The Beta is not the appropriate way to model this in my opinion. Using a GAM. Let's set up the problem

    library(tidyverse)
library(mgcv)
year <- c(2002, 2003, 2004, 2005, 2006, 2007, 2008, 2009, 2010,
2011,  2012, 2014, 2015, 2016)

females <- c(4503, 4500, 3345, 3408, 1903, 4398, 2784, 4607,
3714, 3934, 1488, 551, 1591, 2391)

males <- c(1359, 1360, 916, 827, 561, 745, 537, 759, 367, 492,
682, 112, 455, 959)

N = females + males

d = tibble(year = year - min(year), y = females, N = N)

model = gam(cbind(y, N-y) ~ s(year), data = d,
family = binomial())


Then, we can plot the model on the probability scale by calling plot. If you just call plot(model), the model will plot on the scale of the linear predictor. Since we are using a binomial model, you can call plot(model, trans = plogis) to plot on the scale of the probability.
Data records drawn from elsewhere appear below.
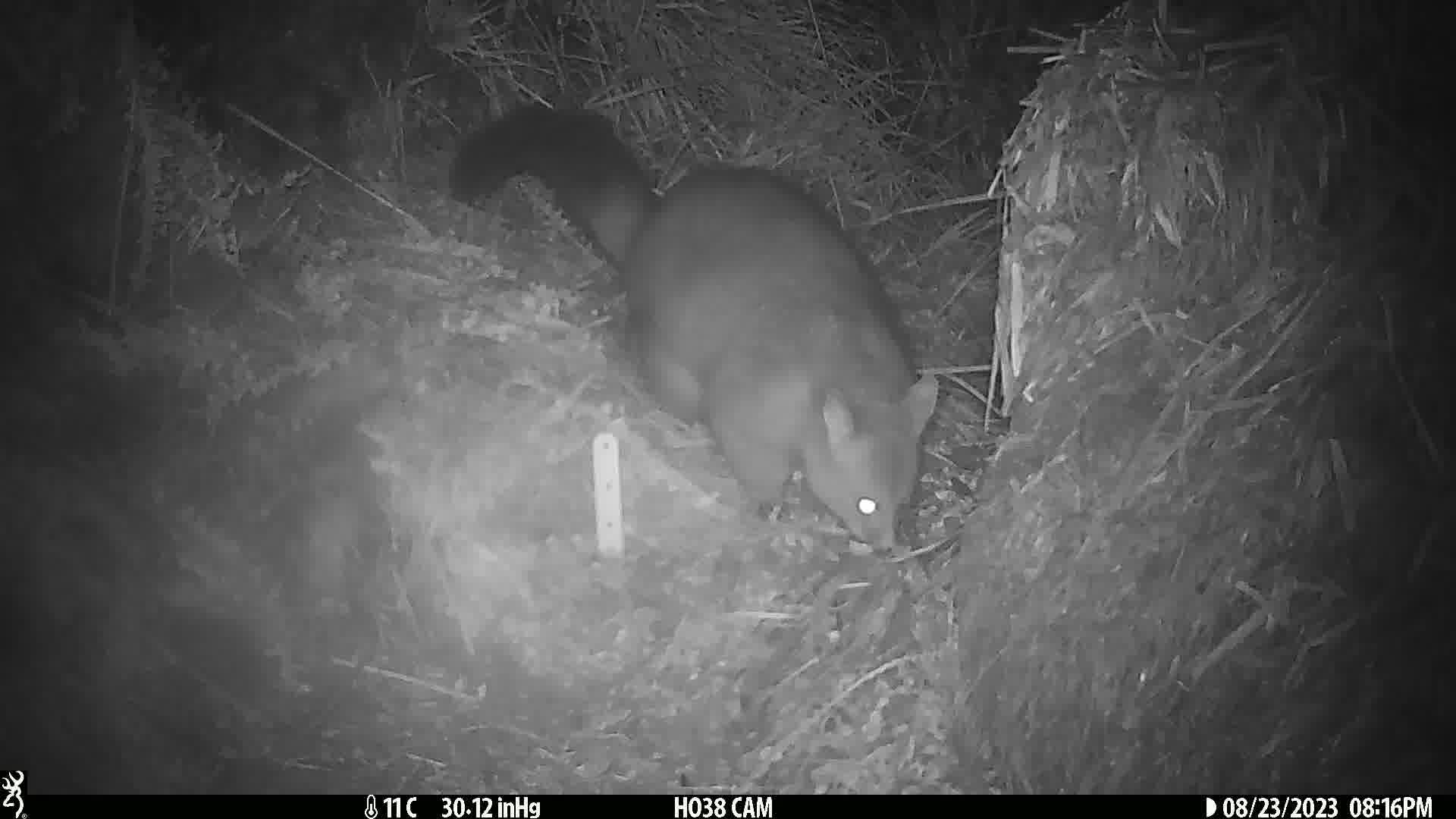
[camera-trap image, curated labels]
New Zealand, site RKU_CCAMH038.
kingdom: Animalia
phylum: Chordata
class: Mammalia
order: Diprotodontia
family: Phalangeridae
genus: Trichosurus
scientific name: Trichosurus vulpecula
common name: common brushtail possum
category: possum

If you call this, you get

The plot here shows the proportion of females in the population (since I set y to the number of females). This trend looks fairly non-linear to me, and I don't think a quadratic term properly captures this. I went ahead and fit a glm anyway by doing

    model2 = glm(cbind(y, N-y) ~ poly(year,2), data = d,
family = binomial())


and then computed the AIC for each model. The model for the GAM is much smaller, (240.01 as compared to 737.37) so between the two models the GAM seems to take the cake.